The description is well-structured with clear sections (Behavior, When to use, Args, Behavioral Transparency) and front-loads the purpose. However, there is redundancy between the 'Behavior' and 'Behavioral Transparency' sections that could be merged for conciseness.

Shorter descriptions cost fewer tokens and are easier for agents to parse. Every sentence should earn its place.

Completeness3/5

Given the tool's complexity, does the description cover enough for an agent to succeed on first attempt?

Given the output schema exists, the description does not need to detail return values. It covers authentication, rate limits, errors, and idempotency. However, it lacks specificity about what 'sentiment trends' analysis actually produces (e.g., scores, time series) and the 'When to use' section is too generic to fully contextualize the tool's role among siblings.

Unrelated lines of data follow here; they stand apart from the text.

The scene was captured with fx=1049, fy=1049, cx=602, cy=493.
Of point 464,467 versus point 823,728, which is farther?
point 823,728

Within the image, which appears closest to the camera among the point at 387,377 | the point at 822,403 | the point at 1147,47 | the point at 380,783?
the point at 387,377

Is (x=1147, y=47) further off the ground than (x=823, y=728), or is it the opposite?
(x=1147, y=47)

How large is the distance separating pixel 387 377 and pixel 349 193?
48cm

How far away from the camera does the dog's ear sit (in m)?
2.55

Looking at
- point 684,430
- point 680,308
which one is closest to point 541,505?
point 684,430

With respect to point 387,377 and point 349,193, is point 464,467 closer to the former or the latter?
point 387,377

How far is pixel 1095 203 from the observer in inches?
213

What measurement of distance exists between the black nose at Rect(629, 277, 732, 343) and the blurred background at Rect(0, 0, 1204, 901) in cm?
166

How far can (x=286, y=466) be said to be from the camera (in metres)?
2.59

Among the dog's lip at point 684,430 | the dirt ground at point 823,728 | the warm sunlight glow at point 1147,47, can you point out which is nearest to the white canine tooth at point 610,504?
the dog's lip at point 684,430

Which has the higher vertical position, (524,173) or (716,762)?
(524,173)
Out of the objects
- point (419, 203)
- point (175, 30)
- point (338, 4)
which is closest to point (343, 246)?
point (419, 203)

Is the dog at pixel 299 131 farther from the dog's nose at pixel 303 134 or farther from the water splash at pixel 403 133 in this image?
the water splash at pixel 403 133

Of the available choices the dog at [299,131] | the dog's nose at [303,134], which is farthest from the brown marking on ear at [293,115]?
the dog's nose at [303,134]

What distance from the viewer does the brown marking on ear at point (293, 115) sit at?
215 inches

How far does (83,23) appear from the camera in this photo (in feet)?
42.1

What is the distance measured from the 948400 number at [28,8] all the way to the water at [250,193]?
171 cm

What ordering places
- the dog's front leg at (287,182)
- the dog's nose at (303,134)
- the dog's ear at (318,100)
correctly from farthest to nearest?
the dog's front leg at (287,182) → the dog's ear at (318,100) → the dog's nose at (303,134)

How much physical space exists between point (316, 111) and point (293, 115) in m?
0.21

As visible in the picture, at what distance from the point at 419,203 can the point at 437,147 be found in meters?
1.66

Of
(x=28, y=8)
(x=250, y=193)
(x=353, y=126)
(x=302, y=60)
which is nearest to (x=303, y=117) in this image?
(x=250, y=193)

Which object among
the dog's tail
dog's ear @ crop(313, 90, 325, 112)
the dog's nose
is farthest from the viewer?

Complex tools with many parameters or behaviors need more documentation. Simple tools need less. This dimension scales expectations accordingly.

Parameters2/5

Does the description clarify parameter syntax, constraints, interactions, or defaults beyond what the schema provides?

Schema description coverage is 0%, so the description must add meaning beyond parameter names. The 'Args' section only restates the names with generic phrases ('The competitor name to analyze or process') and adds no further semantics like format, constraints, or behavior. This fails to compensate for the missing schema descriptions.

Input schemas describe structure but not intent. Descriptions should explain non-obvious parameter relationships and valid value ranges.

Purpose3/5

Does the description clearly state what the tool does and how it differs from similar tools?

The description starts with 'Analyze sentiment trends' which gives a clear verb and resource, but then becomes generic ('structured analysis or classification of inputs against established frameworks or standards'). It does not explicitly differentiate from sibling tools like get_mentions or get_competitor_comparison, leaving the specific purpose somewhat vague.

Agents choose between tools based on descriptions. A clear purpose with a specific verb and resource helps agents select the right tool.

Usage Guidelines3/5

Does the description explain when to use this tool, when not to, or what alternatives exist?

The description includes explicit 'When to use' and 'When NOT to use' sections, but the advice is generic ('structured analysis or classification') and does not reference sibling tools or provide specific context for when to choose this tool over alternatives. The exclusion ('not for real-time production decision-making') is helpful but still lacks comparative guidance.

Agents often have multiple tools that could apply. Explicit usage guidance like "use X instead of Y when Z" prevents misuse.